__Directive__. Convert the records, starting with the line containing "How far from the observer's" and going on through the end of the records, into a two-column CSV with the header row input,output. Give one row per record, with its text and its answer each in a single quoted field and any line breaks replaced by spaces.
● ● ● ● ● ● ●
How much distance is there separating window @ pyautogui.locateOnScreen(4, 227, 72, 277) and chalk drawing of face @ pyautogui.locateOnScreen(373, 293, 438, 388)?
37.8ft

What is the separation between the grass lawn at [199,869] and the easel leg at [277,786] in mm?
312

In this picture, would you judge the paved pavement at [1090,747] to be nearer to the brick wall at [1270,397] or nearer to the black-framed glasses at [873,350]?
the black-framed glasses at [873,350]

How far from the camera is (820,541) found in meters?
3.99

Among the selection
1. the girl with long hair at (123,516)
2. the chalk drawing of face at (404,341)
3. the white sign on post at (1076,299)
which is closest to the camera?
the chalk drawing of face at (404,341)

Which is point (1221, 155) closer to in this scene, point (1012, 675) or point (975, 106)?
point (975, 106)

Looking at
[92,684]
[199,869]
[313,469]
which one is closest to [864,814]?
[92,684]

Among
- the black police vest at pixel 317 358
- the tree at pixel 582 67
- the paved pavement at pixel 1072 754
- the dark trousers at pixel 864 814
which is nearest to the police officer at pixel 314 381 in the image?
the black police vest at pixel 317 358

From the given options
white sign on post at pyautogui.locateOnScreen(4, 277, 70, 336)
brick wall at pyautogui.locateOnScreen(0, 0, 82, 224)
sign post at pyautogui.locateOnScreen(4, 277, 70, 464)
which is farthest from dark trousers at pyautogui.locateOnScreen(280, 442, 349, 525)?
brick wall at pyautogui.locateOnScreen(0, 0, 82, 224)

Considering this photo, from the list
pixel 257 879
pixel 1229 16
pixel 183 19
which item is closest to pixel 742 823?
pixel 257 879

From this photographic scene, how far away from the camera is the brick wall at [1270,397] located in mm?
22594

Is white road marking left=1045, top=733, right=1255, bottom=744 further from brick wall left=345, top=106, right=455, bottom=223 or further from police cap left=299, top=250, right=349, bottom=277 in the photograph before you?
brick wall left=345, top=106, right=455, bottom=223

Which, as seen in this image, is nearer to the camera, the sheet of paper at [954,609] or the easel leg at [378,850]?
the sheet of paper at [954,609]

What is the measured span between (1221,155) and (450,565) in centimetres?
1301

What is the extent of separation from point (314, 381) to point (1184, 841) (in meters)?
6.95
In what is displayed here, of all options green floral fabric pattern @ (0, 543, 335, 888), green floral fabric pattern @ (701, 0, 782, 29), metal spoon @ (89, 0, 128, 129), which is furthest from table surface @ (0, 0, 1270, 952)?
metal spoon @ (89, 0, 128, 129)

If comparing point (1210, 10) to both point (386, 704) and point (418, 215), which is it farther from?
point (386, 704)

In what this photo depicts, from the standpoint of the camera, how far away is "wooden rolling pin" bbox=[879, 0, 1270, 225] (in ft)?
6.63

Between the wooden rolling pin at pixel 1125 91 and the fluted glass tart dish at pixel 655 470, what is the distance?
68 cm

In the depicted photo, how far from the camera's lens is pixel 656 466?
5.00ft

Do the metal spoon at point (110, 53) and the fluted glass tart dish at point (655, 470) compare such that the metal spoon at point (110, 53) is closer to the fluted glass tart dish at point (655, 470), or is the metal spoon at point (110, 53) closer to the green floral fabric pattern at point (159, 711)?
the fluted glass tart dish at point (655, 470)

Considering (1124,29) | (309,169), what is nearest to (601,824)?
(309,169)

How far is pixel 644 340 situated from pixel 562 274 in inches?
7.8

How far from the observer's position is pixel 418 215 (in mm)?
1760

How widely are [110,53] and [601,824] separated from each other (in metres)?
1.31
● ● ● ● ● ● ●
__Task output__.
input,output
"How far from the observer's position is pixel 418 215 (in mm)?","1760"
"How widely are [110,53] and [601,824] separated from each other (in metres)?","1.31"